Panda and then Marhaba supermarkets were the first to employ women cashiers, but Centrepoint has gone one step ahead by placing women cashiers at check outs for T-shirts, pants and accessories for women.

The Centrepoint store on Prince Sultan Street, visited by Arab News, has women cashiers in a separate section. The women were busy checking out and packing the goods from the women customers.

The mahrams (male guardians) of women shoppers were seen standing outside area waiting for their spouses. A store official said that men who come with their families can come inside the area but the majority of the men preferred to wait outside.

Keeping a strict watch was a security personnel, whose task was to prevent men without families entering this area. It also fell on them to call out on the microphone the names of family members if the mahrams were not waiting outside the area.

A woman cashier, who revealed that some of the women working here are also studying and taking care of their families, lauded the stores for giving them this independence. “Women are now taking care of things. It is not like the old days when daddy would do everything,” she added.
Severe restrictions and rules, but at least a step in a positive direction for women in Saudi Arabia.

For a while.

The bad news:
Saudi Arabia's top clerics have challenged the government's policy to expand jobs for women with a fatwa ruling that they should not work as cashiers in supermarkets, a report said on Monday.

The official fatwa issuing body said that "it is not permissible for a woman to work in a place where they mix with men," the news website Sabq.org said.

"It is necessary to keep away from places where men congregate. Women should look for decent work that does not make it possible for them to attract men or be attracted by men," it said.
The ruling came from the Committee on Scholarly Work and Ifta, the official issuer of fatwas, or religious rulings, under the Council of Senior Scholars, the top authority for Islamic issues in the kingdom.

The fatwa was in response to a question -- published with the ruling -- asking specifically if women should work as cashiers in supermarkets, Sabq reported.

The ruling was unambiguous, and signed by Grand Mufti Sheikh Abdul Aziz al-Sheikh, the head of the Senior Scholars Council, and six other members of the fatwa committee.

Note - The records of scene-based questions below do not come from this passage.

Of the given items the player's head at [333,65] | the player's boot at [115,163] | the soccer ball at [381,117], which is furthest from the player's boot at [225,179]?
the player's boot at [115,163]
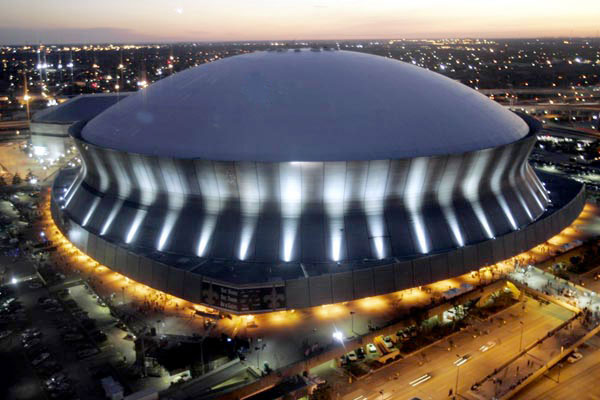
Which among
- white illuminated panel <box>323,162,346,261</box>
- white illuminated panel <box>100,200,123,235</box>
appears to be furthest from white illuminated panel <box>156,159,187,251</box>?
white illuminated panel <box>323,162,346,261</box>

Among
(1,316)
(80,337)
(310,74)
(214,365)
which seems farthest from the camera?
(310,74)

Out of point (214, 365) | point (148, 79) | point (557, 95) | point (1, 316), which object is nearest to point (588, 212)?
point (214, 365)

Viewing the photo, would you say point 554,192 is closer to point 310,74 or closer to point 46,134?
point 310,74

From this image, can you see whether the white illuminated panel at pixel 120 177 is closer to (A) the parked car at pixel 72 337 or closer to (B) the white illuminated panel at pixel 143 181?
(B) the white illuminated panel at pixel 143 181


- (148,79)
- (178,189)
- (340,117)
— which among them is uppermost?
(340,117)

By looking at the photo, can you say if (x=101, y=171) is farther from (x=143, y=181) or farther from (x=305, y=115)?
(x=305, y=115)

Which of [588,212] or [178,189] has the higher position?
[178,189]
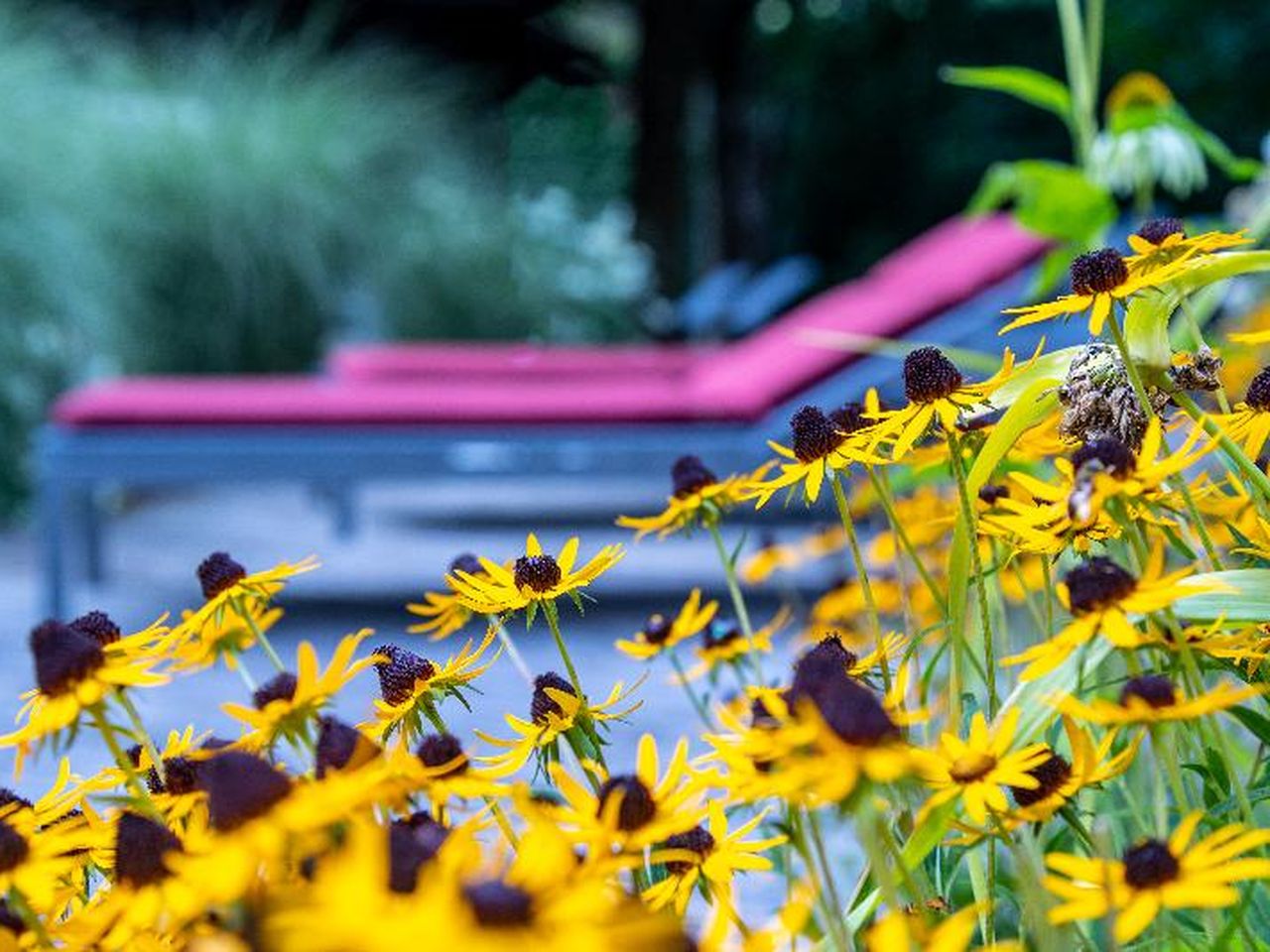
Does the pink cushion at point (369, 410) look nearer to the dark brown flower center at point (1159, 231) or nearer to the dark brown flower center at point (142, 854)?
the dark brown flower center at point (1159, 231)

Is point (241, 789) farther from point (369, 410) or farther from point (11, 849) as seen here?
point (369, 410)

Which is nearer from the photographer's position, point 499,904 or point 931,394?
point 499,904

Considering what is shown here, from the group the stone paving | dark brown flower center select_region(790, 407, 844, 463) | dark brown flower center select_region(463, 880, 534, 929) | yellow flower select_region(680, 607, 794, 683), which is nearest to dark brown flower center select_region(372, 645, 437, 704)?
dark brown flower center select_region(790, 407, 844, 463)

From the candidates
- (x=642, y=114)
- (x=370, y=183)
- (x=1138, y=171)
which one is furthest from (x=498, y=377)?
(x=642, y=114)

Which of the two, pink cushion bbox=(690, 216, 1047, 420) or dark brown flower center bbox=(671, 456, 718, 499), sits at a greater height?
pink cushion bbox=(690, 216, 1047, 420)

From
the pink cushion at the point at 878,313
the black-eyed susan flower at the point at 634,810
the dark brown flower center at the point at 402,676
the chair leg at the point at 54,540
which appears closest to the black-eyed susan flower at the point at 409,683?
the dark brown flower center at the point at 402,676

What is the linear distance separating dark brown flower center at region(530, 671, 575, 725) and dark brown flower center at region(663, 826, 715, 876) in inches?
4.3

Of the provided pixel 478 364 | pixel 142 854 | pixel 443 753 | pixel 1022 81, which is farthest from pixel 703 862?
pixel 478 364

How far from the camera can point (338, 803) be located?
468mm

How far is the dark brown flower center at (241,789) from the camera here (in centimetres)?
48

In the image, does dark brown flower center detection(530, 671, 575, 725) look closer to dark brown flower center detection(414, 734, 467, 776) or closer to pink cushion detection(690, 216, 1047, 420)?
dark brown flower center detection(414, 734, 467, 776)

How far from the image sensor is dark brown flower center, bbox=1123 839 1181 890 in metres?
0.52

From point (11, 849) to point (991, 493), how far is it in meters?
0.64

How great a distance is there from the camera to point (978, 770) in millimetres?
588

Again this is a government-sanctioned religious rulings board. It sounds like their problem goes beyond the existing restrictions on the women cashiers. (What I don't understand is why women - with their guardians, of course - are allowed to go to stores altogether, where they see male cashiers.) It is unclear whether this will make those cashiers illegal, or if the government can ignore this fatwa.

The worse news:

A Saudi journalist is to be lashed in public after he was convicted of instigating protests against a government electricity company because of continuous power cuts in a central town, Ajel online newspaper said on Monday.

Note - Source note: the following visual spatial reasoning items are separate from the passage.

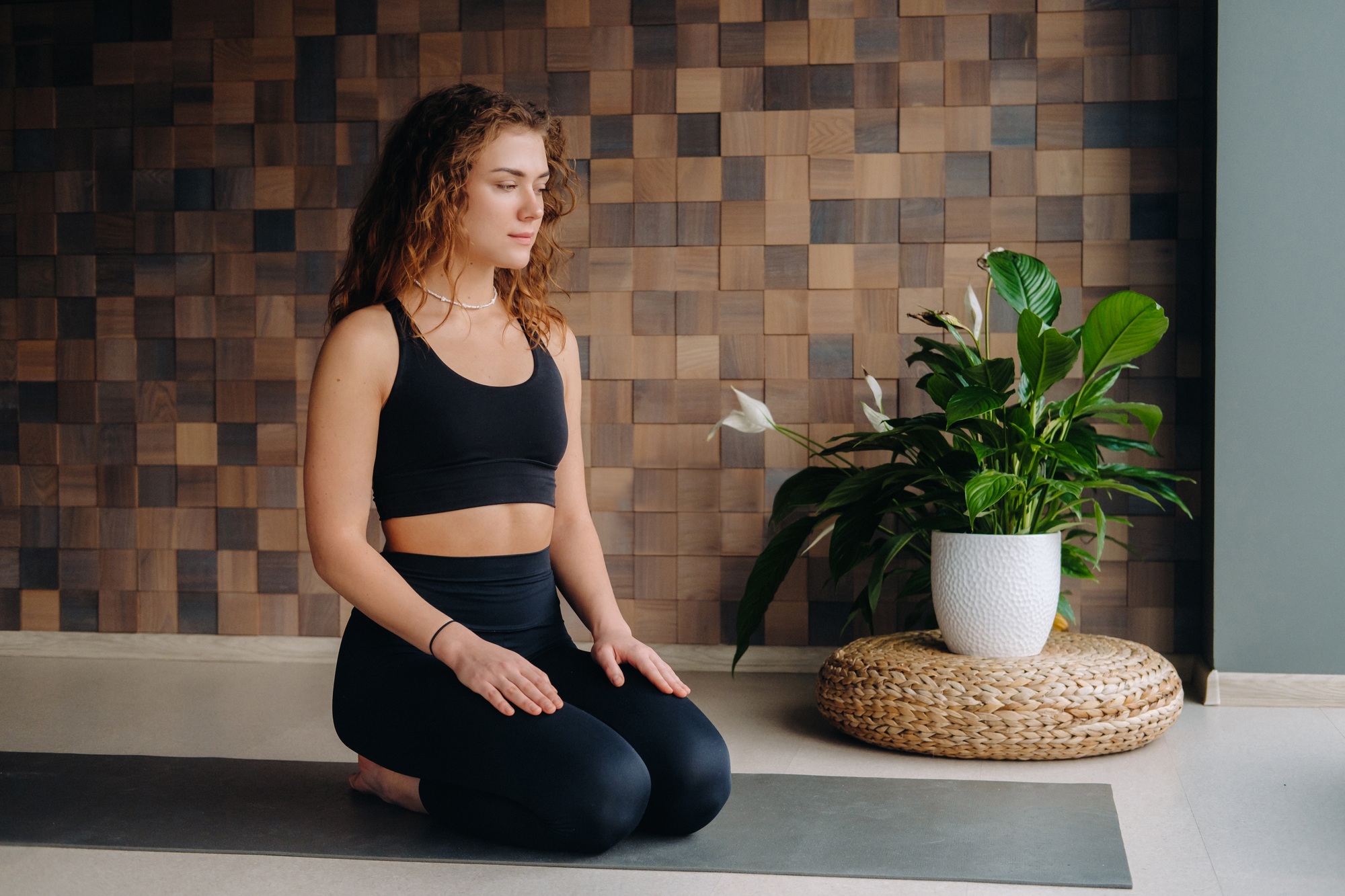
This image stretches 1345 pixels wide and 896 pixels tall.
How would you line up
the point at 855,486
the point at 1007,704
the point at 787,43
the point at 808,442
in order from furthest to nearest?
1. the point at 787,43
2. the point at 808,442
3. the point at 855,486
4. the point at 1007,704

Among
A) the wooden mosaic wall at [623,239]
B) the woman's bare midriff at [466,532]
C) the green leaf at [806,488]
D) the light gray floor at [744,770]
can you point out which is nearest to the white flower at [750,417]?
the green leaf at [806,488]

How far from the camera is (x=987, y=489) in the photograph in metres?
2.05

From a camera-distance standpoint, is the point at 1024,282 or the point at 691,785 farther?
the point at 1024,282

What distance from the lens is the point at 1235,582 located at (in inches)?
97.7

The court in Qubba in the central province of Qaseem sentenced Fahd Al Jukhaidib, a journalist in the Saudi Arabic language daily Aljazierah, to two months in prison and 50 lashes with the whip, including 25 lashes in public in front of the electricity department, the paper said.

Al Jukaidib was accused of leading residents of Qubba to the department two years ago to demand action to resolve continuous power cuts in the town.

A few days later, the company yielded to their demands and sent seven additional power generators to the town.

“The problem was over but I was later summoned by police, who charged me of instigating protests. I was then referred to court, which has just sentenced me to two months in prison and 50 lashes, including 25 lashes in front of the electricity department,” the paper quoted Al Jukhaidib as saying.